**TASK DATA**
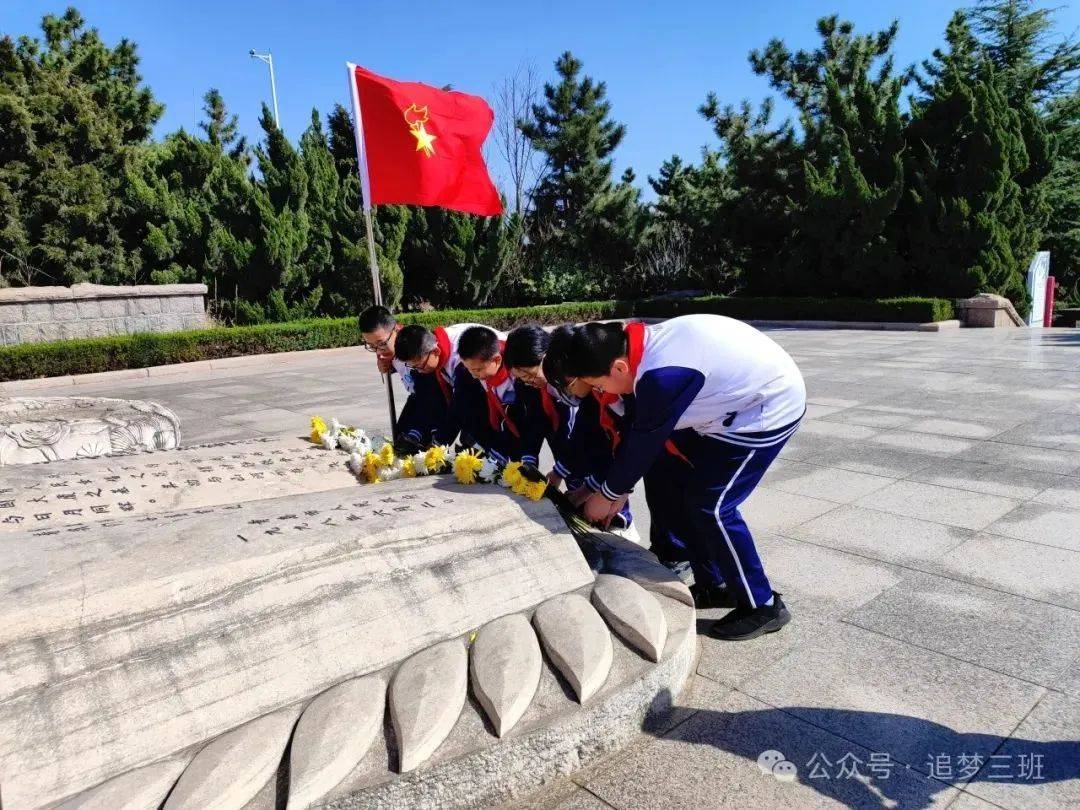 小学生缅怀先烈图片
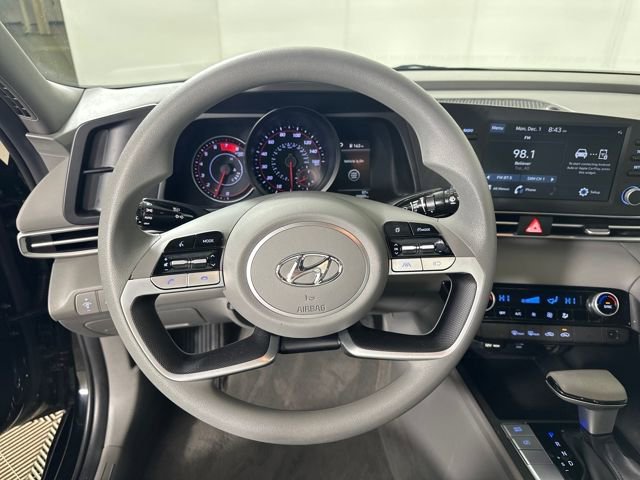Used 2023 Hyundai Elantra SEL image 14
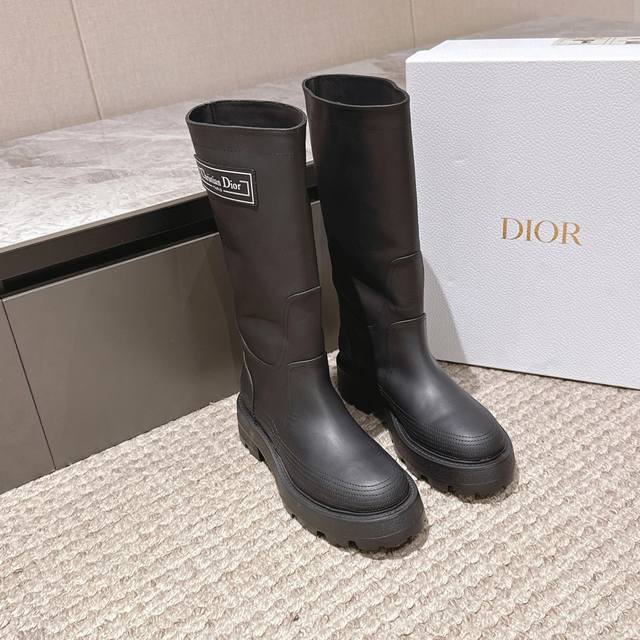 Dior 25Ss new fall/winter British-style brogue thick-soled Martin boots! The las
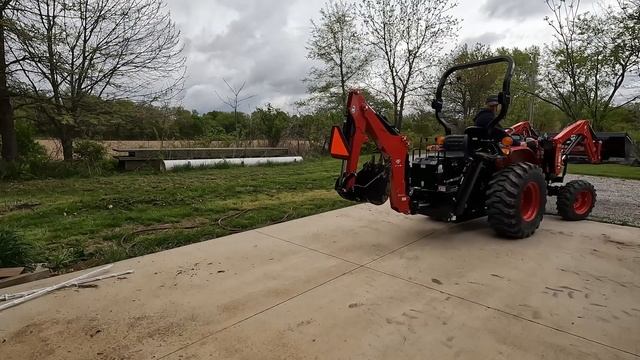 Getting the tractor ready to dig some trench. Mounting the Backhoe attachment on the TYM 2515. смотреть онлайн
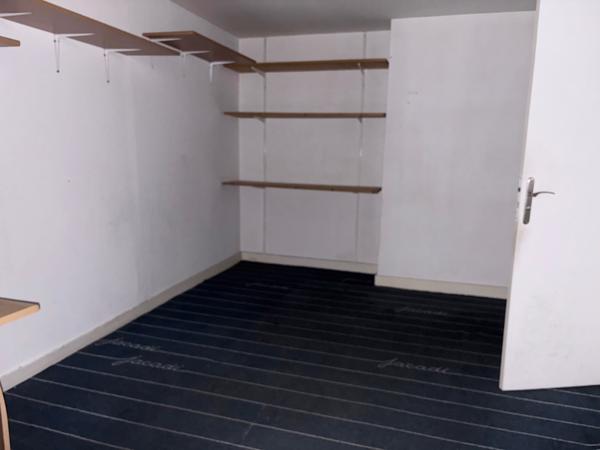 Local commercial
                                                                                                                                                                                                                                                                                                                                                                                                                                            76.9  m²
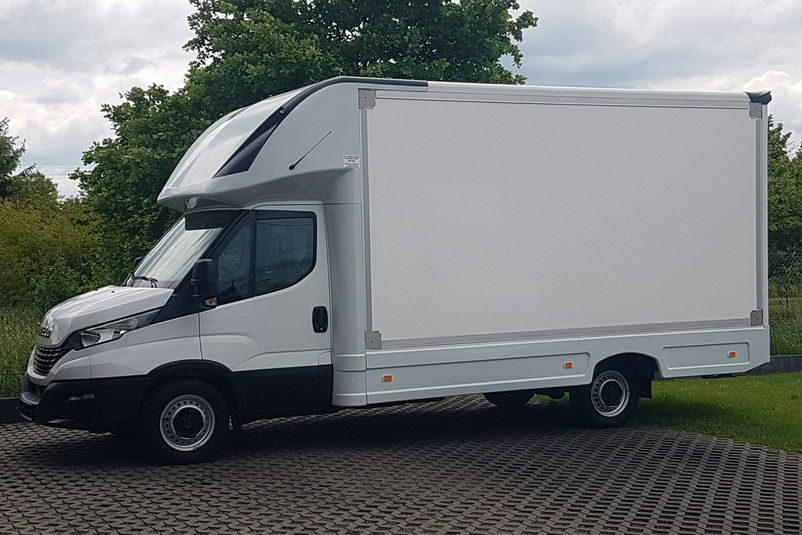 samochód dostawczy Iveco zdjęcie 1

--

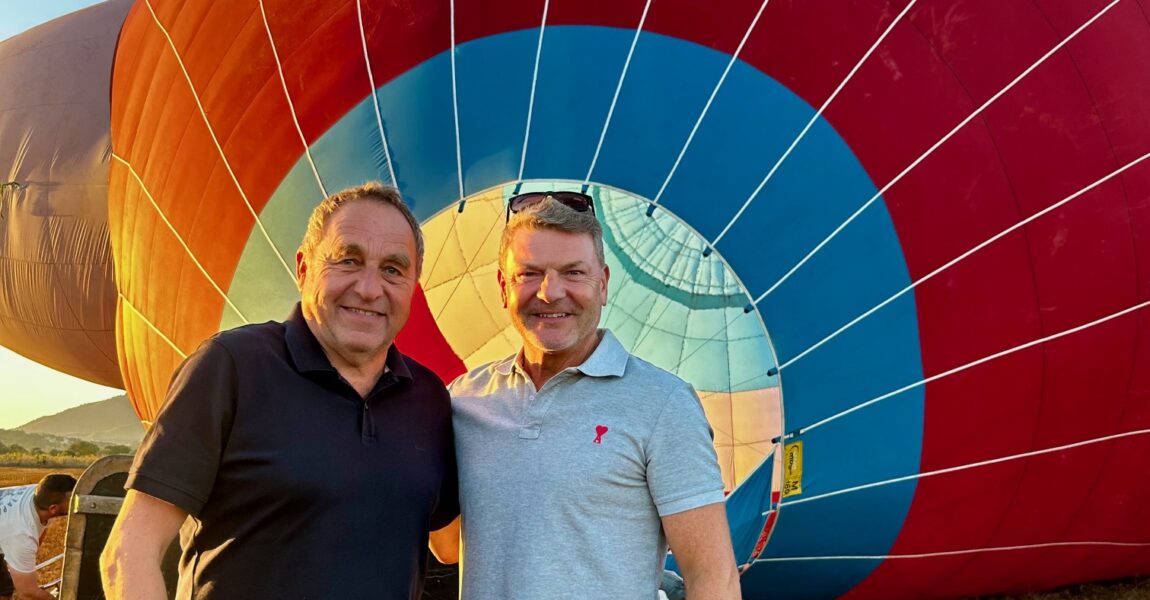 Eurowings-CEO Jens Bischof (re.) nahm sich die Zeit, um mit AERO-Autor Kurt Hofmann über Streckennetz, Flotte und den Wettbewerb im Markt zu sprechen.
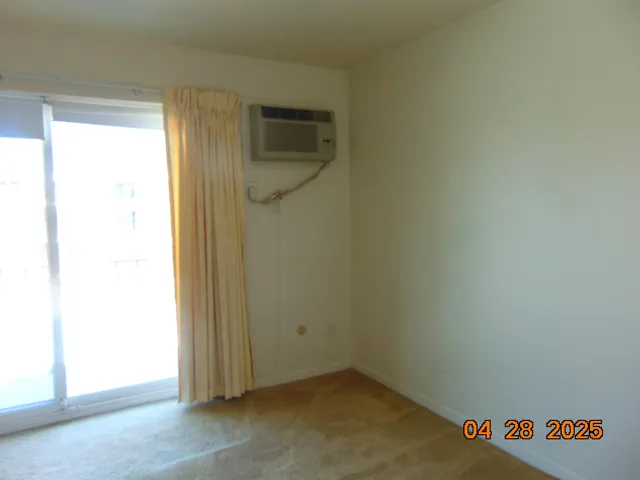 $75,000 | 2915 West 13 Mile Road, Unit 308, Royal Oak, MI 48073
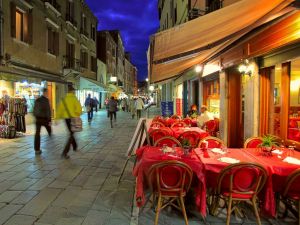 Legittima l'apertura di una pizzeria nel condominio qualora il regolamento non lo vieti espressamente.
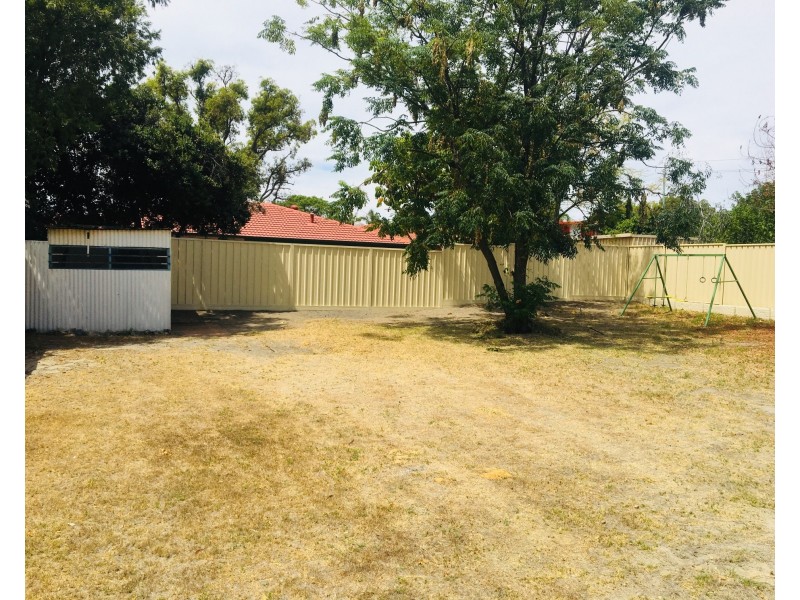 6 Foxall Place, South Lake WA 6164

**WHAT NEEDS TO BE DONE**
Recast the records from the line with "Eurowings-CEO Jens Bischof" to the line with "6 Foxall Place, South Lake WA 6164" as a numbered list, leaving out blank lines and the pictures.

**SOLUTION FOR THIS EXERCISE**
1.  Eurowings-CEO Jens Bischof (re.) nahm sich die Zeit, um mit AERO-Autor Kurt Hofmann über Streckennetz, Flotte und den Wettbewerb im Markt zu sprechen.
2.  $75,000 | 2915 West 13 Mile Road, Unit 308, Royal Oak, MI 48073
3.  Legittima l'apertura di una pizzeria nel condominio qualora il regolamento non lo vieti espressamente.
4.  6 Foxall Place, South Lake WA 6164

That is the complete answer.